Detroit – Dylan Larkin was always a fan of Patrick Kane as Larkin was moving up the hockey ranks.
Larkin 22, would see Kane, 30, win Stanley Cups and individual awards, and he admired the way Kane went about his business on and off the ice.
But getting an opportunity last year at the world championships to be teammates on Team USA, Larkin was impressed with one other facet of Kane’s approach.
“How dialed in he is to everything,” said Larkin after Wednesday’s morning skate, ahead of the Detroit vs. Chicago game at Little Caesars Arena. “How he prepares, it was impressive. He cares a lot. Even in the world championships, we were playing teams that we should beat. But he still wants a lot from himself and from the team; he has that killer instinct.
“We saw that last time (Feb. 10, a 5-2 Chicago victory) we played these guys, and he had a chance late in the game and put us away (with a late goal).
“He has that ability to finish and win games for his team.”
At an age that many players in the NHL are beginning to slow down statistically, Kane is having one of his best seasons – a Most Valuable Player-caliber season.
Kane won the Hart Trophy in 2015-16 with 46 goals and 60 assists.
Going into Wednesday’s game, Kane had 90 points (36 goals, 54 assists), ranking second in the NHL to Nikita Kucherov (99). The 36 goals are also second to Alex Ovechkin (42), and Kane is third in assists.
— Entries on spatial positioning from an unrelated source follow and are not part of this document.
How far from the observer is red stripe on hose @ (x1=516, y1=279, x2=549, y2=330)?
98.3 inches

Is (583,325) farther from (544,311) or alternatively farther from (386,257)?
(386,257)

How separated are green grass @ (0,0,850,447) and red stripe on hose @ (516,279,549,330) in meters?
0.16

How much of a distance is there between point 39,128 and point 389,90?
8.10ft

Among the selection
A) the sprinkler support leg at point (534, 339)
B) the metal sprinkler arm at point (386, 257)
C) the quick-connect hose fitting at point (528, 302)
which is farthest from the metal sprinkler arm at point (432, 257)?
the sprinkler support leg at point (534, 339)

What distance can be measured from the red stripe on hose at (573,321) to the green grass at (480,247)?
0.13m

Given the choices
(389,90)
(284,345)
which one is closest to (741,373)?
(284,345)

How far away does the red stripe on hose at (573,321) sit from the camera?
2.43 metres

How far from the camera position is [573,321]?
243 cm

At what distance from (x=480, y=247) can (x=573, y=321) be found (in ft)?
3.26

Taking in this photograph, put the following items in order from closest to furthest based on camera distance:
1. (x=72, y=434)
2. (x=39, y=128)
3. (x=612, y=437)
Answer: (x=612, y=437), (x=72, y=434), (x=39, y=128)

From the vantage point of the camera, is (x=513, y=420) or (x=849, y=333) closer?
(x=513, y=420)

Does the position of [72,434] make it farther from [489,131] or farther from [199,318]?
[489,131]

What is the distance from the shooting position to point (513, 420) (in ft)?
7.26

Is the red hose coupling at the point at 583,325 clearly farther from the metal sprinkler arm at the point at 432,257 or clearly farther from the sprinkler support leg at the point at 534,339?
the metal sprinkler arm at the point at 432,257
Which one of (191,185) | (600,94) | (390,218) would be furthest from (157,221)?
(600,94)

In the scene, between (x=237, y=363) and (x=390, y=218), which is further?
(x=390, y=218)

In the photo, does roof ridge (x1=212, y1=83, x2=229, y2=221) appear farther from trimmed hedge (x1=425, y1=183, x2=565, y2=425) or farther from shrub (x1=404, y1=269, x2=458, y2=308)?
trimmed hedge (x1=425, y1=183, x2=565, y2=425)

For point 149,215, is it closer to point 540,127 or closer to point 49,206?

Kane’s competitiveness also stood out to Wings coach Jeff Blashill at the world championships (Blashill was the Team USA head coach).
“His competitive fire was unbelievable, and his leadership was awesome,” Blashill said. “Those two things – not having been around him at all – I had an unbelievable amount of respect for his game on the ice, but to see his competitive fire and his leadership was real incredible.
“There’s a lot of talented people but the best in the world, guys who have that inner fire – you look at Tom Brady at quarterback, the inner drive and fire they have – that’s what Kane has. He obviously is super talented, but, man, his competitiveness is awesome.”
Blashill reminded reporters of the individual matchup Kane had with Toronto’s Auston Matthews earlier this season, when Kane answered Matthews’ late-game goal with one of his own.
“He kind of said, ‘Not yet, not yet, I still might be the guy,’” Blashill said. “It’s awesome. He’s an excellent player and leader and you can see that winning three Stanley Cups for sure.”
Larkin said it’s critical to try to limit Kane’s space on the ice.
“He’s a dynamic player,” Larkin said. “One of the best ever American-born players. I grew up watching him a lot and have a lot of respect for him, and if you give him space, he’s going to make you pay.
“You have to take away his time and space and watch him every second he’s on the ice.”
Forward Evgeny Svechnikov (knee) took another step forward in his rehabilitation Wednesday, taking part in the morning skate.
Svechnikov had knee surgery in October at the end of the exhibition season. Svechnikov is hopeful of returning to game action by the end of March, although there’s no specific timetable.
“It’s hard to say,” said Svechnikov of what he expects in these next several weeks. “At this point, hopefully, yes (he’s hopeful of playing). But I just do whatever they tell me and I’ll go from there.
“It feels good. I feel fine, excited. I didn’t know how I’d feel, but I feel good.”
Blashill isn’t projecting what this next month or two holds for Svechnikov.
“If I put a timeline on him, it wouldn’t be right,” Blashill said. “Part of it is progression and today was a step to where he was able to skate with our players, and I know he was excited about it.
“But it’s nothing more than a step right now.”